TASKS TO COMPLETE.
1 – Translate this sentence from the stove discussion into Spanish: "I think that would be a real different and elegant look."
2 – Answer these questions from the stove discussion:
(a) What is Stove Bright paint based on?
(b) What gauge is the brushed stainless sheet?
(c) What was used for the standoff material?
3 – Repeat the stove discussion word for word from "Got that right." to "some wood. :)".

[Start of SOURCE EXCERPT]

Use Stove Bright paint. Tons of colors but it is nasty stuff to shoot being Acetone based.
 
Got that right. Nastiest paint I've ever used. Do not use this indoors!
 
Sounds like that idea wont work, so the next plan is to call some plating outfits and see what they charge to plate the sheet metal a gold colored nickle, bronze, copper etc. If the price is reasonable I would try pounding it out to get a hammered metal look then plate it.
 
This is too much brain damage right now, I think I'll just go split some wood. :)
 
In case you are intrested, the brushed stainless I have in 24ga and one piece. I had the sheetmetal shop put a breaker-bend for the corner and fold the edges over ~1/2" so I didn't get cut up doing the install. My standoff material is 1" aluminum square stock from Lowe's. We were considering doing machine-turned stainless (the circular brushed pattern), but are glad we didn't as it would have looked way too busy behind the stove.
 
My opinion is sheet copper is a great idea. It can be treated with DIY chemicals to create everything from bronze to verta gre. I think that would be a real different and elegant look. Form the sheet around the durock/ insulator and you won't have to edge.

[End of SOURCE EXCERPT]
[Start of DATASET EXTRACT]

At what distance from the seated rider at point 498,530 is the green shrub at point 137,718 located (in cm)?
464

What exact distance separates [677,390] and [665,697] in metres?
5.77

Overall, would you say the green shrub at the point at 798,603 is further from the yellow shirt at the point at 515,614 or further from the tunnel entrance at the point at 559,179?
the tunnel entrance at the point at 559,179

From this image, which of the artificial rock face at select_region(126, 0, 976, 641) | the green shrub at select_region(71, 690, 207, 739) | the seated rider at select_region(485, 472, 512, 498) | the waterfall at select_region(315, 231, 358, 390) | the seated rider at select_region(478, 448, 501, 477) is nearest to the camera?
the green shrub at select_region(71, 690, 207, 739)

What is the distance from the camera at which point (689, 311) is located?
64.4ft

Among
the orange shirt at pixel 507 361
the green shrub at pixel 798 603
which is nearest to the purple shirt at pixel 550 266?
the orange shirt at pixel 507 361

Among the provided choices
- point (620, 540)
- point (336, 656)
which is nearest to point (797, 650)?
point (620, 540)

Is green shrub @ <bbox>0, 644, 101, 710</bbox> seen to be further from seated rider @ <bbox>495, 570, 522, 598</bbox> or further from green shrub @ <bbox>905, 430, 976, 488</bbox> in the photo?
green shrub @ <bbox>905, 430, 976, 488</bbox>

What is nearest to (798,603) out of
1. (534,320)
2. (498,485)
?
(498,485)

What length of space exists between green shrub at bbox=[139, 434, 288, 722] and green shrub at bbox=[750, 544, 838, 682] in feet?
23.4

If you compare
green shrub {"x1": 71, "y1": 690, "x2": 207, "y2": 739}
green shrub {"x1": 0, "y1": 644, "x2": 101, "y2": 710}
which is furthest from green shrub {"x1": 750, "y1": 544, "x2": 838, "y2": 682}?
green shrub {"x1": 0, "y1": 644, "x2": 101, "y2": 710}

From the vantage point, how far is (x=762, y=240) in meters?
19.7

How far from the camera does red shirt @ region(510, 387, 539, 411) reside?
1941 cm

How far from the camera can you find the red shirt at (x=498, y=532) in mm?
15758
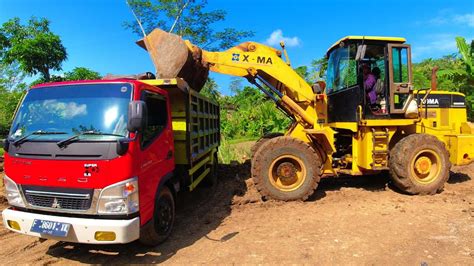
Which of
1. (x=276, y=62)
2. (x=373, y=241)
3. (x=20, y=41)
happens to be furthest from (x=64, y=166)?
(x=20, y=41)

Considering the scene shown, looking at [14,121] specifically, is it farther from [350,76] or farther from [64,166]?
[350,76]

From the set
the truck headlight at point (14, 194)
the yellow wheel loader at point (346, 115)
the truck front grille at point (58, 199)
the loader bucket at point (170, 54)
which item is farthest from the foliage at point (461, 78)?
the truck headlight at point (14, 194)

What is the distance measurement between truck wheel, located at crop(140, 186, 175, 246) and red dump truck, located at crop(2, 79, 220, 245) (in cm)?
1

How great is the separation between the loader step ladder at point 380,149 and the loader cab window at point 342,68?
109 centimetres

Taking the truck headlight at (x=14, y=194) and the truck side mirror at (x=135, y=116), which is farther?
the truck headlight at (x=14, y=194)

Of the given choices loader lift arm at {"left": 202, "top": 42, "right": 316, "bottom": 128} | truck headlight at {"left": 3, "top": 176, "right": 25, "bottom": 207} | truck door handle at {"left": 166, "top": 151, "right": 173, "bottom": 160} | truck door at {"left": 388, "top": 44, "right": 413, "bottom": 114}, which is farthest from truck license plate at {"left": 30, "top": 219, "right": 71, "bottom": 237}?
truck door at {"left": 388, "top": 44, "right": 413, "bottom": 114}

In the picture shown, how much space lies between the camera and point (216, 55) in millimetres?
6988

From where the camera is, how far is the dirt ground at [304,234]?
4.22 metres

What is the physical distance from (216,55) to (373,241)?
4.39 m

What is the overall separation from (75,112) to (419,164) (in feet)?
20.1

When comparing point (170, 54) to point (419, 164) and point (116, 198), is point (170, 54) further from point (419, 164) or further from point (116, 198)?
point (419, 164)

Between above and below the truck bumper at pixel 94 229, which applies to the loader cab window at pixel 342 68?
above

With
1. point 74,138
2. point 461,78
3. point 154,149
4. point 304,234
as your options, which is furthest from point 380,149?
point 461,78

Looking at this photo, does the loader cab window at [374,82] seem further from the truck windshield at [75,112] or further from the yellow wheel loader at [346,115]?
the truck windshield at [75,112]
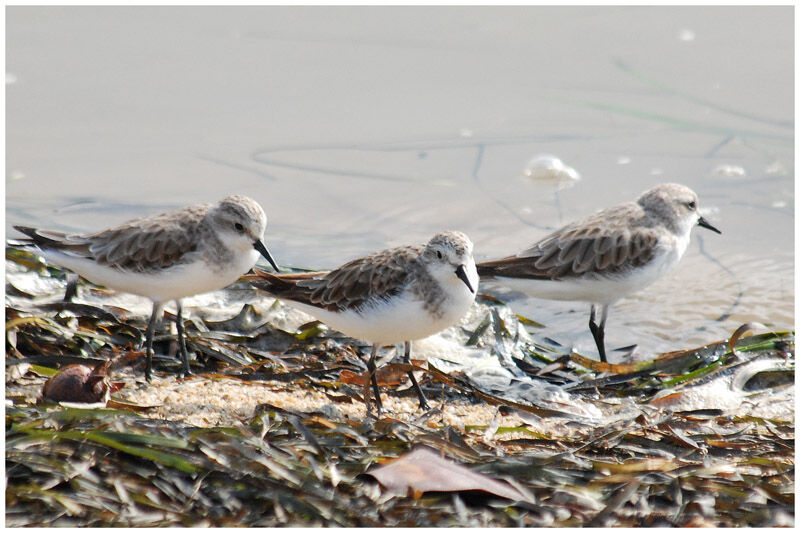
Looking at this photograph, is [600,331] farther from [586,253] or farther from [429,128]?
[429,128]

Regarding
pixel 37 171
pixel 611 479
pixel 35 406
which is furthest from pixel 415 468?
pixel 37 171

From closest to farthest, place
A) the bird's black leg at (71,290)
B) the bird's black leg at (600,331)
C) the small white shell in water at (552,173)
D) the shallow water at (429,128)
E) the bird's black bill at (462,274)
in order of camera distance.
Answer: the bird's black bill at (462,274), the bird's black leg at (71,290), the bird's black leg at (600,331), the shallow water at (429,128), the small white shell in water at (552,173)

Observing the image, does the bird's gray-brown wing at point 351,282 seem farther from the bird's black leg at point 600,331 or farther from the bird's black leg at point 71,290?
the bird's black leg at point 600,331

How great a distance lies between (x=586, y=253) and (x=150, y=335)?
244cm

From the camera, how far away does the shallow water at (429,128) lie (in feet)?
19.7

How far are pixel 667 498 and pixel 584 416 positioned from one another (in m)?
0.83

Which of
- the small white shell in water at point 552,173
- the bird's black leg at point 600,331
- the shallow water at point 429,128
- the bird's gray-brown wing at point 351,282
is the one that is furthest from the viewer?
the small white shell in water at point 552,173

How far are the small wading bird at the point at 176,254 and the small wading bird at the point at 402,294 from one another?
36 cm

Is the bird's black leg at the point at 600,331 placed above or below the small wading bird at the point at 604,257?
below

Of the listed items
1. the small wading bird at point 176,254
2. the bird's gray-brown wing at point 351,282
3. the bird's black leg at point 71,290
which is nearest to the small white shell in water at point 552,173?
the bird's gray-brown wing at point 351,282

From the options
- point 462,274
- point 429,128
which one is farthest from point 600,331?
point 429,128

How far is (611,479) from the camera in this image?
2.81m

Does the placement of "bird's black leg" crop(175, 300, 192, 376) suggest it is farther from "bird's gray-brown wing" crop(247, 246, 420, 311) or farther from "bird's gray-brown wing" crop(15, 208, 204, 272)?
"bird's gray-brown wing" crop(247, 246, 420, 311)

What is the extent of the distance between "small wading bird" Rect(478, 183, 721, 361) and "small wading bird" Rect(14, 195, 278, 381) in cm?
157
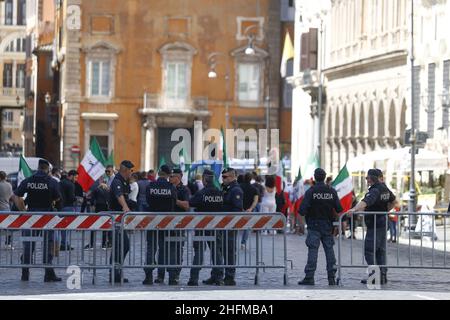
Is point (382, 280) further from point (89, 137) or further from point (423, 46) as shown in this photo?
point (89, 137)

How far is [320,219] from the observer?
2514 cm

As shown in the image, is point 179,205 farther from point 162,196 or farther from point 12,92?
point 12,92

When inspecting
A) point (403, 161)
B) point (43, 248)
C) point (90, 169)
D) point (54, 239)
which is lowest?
point (43, 248)

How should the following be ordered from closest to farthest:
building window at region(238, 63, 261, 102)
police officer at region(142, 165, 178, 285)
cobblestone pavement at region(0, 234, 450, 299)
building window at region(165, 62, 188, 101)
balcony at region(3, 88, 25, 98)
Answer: cobblestone pavement at region(0, 234, 450, 299) → police officer at region(142, 165, 178, 285) → building window at region(165, 62, 188, 101) → building window at region(238, 63, 261, 102) → balcony at region(3, 88, 25, 98)

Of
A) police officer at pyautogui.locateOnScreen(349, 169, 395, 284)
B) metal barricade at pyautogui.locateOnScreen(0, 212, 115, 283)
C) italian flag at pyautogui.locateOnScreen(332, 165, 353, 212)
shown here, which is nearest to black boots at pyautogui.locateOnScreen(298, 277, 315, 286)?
police officer at pyautogui.locateOnScreen(349, 169, 395, 284)

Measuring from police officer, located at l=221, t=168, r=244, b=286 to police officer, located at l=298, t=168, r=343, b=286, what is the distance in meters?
1.02

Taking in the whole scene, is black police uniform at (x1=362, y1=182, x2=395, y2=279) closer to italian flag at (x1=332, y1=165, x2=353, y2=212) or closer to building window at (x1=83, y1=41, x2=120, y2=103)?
italian flag at (x1=332, y1=165, x2=353, y2=212)

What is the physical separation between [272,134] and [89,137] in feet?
28.8

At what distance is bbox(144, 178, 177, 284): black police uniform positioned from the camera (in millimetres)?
25109

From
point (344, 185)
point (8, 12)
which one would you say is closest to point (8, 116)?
point (8, 12)

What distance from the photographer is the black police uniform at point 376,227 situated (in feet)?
82.6

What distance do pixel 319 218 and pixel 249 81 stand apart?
197 ft

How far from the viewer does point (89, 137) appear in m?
83.6
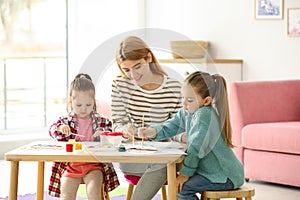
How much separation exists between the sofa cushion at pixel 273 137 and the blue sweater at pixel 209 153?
1.47m

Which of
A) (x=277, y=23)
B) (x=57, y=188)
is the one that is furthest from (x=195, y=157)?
(x=277, y=23)

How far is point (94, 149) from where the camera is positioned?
9.55 feet

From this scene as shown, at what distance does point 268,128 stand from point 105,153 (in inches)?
77.2

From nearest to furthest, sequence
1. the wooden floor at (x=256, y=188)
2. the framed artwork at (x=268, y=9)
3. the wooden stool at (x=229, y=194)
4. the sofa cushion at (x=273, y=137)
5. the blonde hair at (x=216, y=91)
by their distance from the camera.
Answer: the wooden stool at (x=229, y=194)
the blonde hair at (x=216, y=91)
the wooden floor at (x=256, y=188)
the sofa cushion at (x=273, y=137)
the framed artwork at (x=268, y=9)

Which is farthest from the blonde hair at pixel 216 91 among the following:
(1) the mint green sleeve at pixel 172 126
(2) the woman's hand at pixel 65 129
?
(2) the woman's hand at pixel 65 129

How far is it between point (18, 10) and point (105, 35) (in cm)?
83

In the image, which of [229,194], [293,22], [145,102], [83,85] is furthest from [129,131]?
[293,22]

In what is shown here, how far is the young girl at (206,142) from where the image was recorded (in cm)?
292

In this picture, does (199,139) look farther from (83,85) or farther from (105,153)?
(83,85)

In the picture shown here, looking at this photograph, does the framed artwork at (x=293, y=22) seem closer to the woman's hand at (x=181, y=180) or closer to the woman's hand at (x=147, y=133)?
the woman's hand at (x=147, y=133)

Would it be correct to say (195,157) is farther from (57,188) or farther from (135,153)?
(57,188)

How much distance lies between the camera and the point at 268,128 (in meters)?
4.52

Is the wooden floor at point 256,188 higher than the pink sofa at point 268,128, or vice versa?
the pink sofa at point 268,128

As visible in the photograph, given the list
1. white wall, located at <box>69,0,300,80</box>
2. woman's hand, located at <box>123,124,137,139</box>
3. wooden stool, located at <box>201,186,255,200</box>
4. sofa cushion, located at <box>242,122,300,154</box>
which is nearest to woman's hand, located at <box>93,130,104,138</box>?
woman's hand, located at <box>123,124,137,139</box>
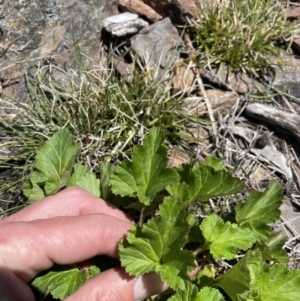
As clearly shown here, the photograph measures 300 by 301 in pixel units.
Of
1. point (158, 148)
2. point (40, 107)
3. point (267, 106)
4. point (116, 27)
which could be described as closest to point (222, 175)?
point (158, 148)

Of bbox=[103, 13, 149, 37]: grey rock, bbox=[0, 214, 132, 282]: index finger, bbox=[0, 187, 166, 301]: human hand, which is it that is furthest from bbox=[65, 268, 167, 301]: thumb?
bbox=[103, 13, 149, 37]: grey rock

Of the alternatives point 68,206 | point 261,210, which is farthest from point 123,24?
point 261,210

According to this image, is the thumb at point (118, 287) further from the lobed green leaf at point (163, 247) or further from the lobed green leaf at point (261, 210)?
the lobed green leaf at point (261, 210)

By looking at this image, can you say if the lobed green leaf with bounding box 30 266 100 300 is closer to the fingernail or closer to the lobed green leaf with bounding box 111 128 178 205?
the fingernail

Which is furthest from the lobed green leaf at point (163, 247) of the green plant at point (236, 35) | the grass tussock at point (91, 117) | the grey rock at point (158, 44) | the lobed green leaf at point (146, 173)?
the green plant at point (236, 35)

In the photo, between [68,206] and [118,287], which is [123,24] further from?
[118,287]
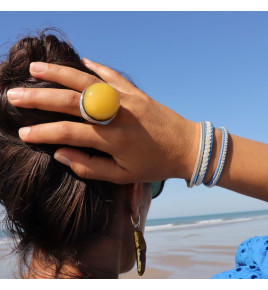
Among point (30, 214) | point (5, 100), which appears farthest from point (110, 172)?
point (5, 100)

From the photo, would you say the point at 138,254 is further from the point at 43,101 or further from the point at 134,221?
the point at 43,101

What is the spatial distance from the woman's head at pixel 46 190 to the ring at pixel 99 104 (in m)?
0.15

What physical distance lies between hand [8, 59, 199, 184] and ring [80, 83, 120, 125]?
0.04 meters

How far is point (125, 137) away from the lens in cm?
122

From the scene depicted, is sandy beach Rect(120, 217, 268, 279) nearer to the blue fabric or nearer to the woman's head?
the blue fabric

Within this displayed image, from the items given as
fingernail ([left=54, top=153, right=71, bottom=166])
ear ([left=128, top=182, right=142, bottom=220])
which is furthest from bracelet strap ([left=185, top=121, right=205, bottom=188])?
fingernail ([left=54, top=153, right=71, bottom=166])

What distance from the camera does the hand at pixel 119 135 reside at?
123 cm

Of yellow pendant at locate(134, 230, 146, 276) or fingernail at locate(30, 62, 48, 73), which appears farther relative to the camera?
yellow pendant at locate(134, 230, 146, 276)

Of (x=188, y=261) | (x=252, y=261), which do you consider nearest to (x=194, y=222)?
(x=188, y=261)

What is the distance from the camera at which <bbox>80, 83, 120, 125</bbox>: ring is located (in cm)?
118

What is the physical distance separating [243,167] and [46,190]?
0.81m

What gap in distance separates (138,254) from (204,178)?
0.47 meters

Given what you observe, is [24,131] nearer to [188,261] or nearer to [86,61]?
[86,61]

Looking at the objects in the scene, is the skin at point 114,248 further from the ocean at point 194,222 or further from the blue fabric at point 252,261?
the ocean at point 194,222
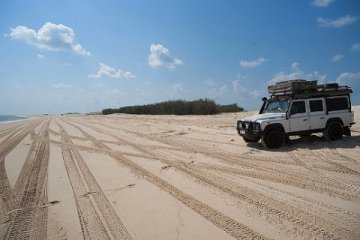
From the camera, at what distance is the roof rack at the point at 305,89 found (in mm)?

[End of DATASET EXTRACT]

OUTPUTS BY TASK.
1 – Creo que eso daría un aspecto realmente diferente y elegante.

2 –
(a) Acetone.
(b) 24ga.
(c) 1" aluminum square stock from Lowe's.

3 –
Got that right. Nastiest paint I've ever used. Do not use this indoors!
 
Sounds like that idea wont work, so the next plan is to call some plating outfits and see what they charge to plate the sheet metal a gold colored nickle, bronze, copper etc. If the price is reasonable I would try pounding it out to get a hammered metal look then plate it.
 
This is too much brain damage right now, I think I'll just go split some wood. :)